Un nouveau-né, en janvier 2022. (SOPHIE GLOTIN / ICI PROVENCE)

La proposition de verser 250 euros par enfant par mois « est assez choc », réagit mercredi 11 février sur France Inter Guillemette Leneveu, directrice générale de l’Union nationale des associations familiales (Unaf), après la remise d’un rapport parlementaire sur la dénatalité.
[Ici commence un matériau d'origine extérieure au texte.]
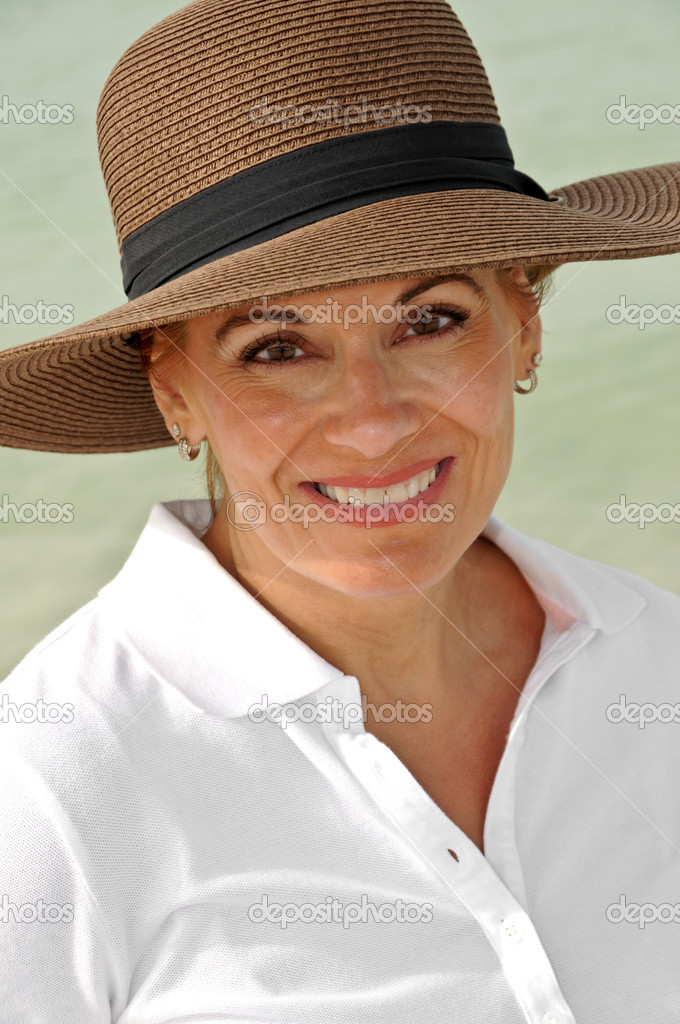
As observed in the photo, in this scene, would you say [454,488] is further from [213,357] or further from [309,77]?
[309,77]

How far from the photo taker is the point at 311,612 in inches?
57.9

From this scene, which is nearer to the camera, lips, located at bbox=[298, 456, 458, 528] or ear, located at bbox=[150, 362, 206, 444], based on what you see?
lips, located at bbox=[298, 456, 458, 528]

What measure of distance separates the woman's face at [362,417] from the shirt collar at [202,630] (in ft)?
0.26

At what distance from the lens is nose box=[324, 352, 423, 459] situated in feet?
4.14

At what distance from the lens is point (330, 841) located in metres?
1.30

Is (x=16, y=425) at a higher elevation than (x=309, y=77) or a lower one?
A: lower

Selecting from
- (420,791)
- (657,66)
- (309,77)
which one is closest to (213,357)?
(309,77)

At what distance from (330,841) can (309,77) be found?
85 centimetres

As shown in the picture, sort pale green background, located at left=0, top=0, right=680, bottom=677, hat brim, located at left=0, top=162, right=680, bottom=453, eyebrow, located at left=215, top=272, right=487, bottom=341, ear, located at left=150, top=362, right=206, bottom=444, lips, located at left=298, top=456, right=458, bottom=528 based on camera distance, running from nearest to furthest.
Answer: hat brim, located at left=0, top=162, right=680, bottom=453, eyebrow, located at left=215, top=272, right=487, bottom=341, lips, located at left=298, top=456, right=458, bottom=528, ear, located at left=150, top=362, right=206, bottom=444, pale green background, located at left=0, top=0, right=680, bottom=677

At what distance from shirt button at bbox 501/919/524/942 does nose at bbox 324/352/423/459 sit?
568mm

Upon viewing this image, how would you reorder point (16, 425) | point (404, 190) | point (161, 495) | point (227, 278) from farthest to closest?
point (161, 495) < point (16, 425) < point (404, 190) < point (227, 278)

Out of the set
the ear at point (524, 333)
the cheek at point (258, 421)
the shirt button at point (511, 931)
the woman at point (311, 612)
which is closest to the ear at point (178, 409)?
the woman at point (311, 612)

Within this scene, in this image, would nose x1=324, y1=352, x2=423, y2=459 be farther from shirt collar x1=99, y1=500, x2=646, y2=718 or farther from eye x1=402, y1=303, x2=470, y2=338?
shirt collar x1=99, y1=500, x2=646, y2=718

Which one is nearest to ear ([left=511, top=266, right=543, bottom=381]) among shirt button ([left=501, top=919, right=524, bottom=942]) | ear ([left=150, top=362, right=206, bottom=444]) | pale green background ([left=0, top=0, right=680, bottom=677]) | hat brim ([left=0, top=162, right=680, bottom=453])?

Mercredi, le rapport de la mission d’information sur les causes et les conséquences de la dénatalité en France a été rendu. Il comprend un quarantaine de propositions dont la création d’un « versement familial unique » de 250 euros par enfant par mois, sans conditions de ressources, dès le premier enfant. Cette prestation fusionnerait une dizaine d’aides existantes, pour un surcoût d’environ 3 à 8 milliards d’euros. Actuellement les allocations familiales sont versées à partir du 2e enfant à charge, sous conditions de ressources.

Pour Guillemette Leneveu, si cette mesure devait être mise en place, « en passant par un regroupement d’allocations », il faudrait « faire attention à ce qu’elle ne fasse pas de perdants ». La directrice se réjouit toutefois que « l’universalité soit posée », car « c’est un message très fort ». En France, « il n’est pas toujours très bien compris », analyse Guillemette Leneveu parce que l’on a « un mode de redistribution qui passe par l’impôt, par la cotisation et en face on a un système de Sécurité sociale qui fait qu’on reçoit selon la situation sociale ou ses besoins ». La directrice estime d’ailleurs que depuis une quinzaine d’années, « cette politique familiale a été beaucoup écornée ». Une situation qu’elle regrette parce que « quand on accueille un enfant, tout le monde est confronté à la question du coût, du temps et de la conciliation avec son travail ».

Cette piste de 250 euros est « bonne » pour Guillemette Leneveu parce qu’un « enfant c’est beaucoup de bonheur mais c’est aussi coûteux ». Toutefois, la directrice de l’Unaf souligne que ce n’est pas l’unique solution et que le rapport comprend d’autres mesures : « On sait que pour faire face à la dénatalité, pour redonner confiance, on doit agir sur différents leviers. C’en est un puisque quand on interroge les familles, elles nous disent que leur désir d’enfant est contrarié par le fait qu’elles rencontrent des freins financiers ». Le rapport prône effectivement d’autres mesures comme un congé parental universel, un prêt à taux zéro pour agrandir son logement, ou encore des ouvertures de crèches.

« Il faut qu’on ait une vision, un cap et c’est tout l’intérêt de ce rapport de dresser tout un ensemble de mesures inscrites dans le temps », insiste la directrice de l’Unaf qui l’assure : « Il faut pouvoir redonner confiance ».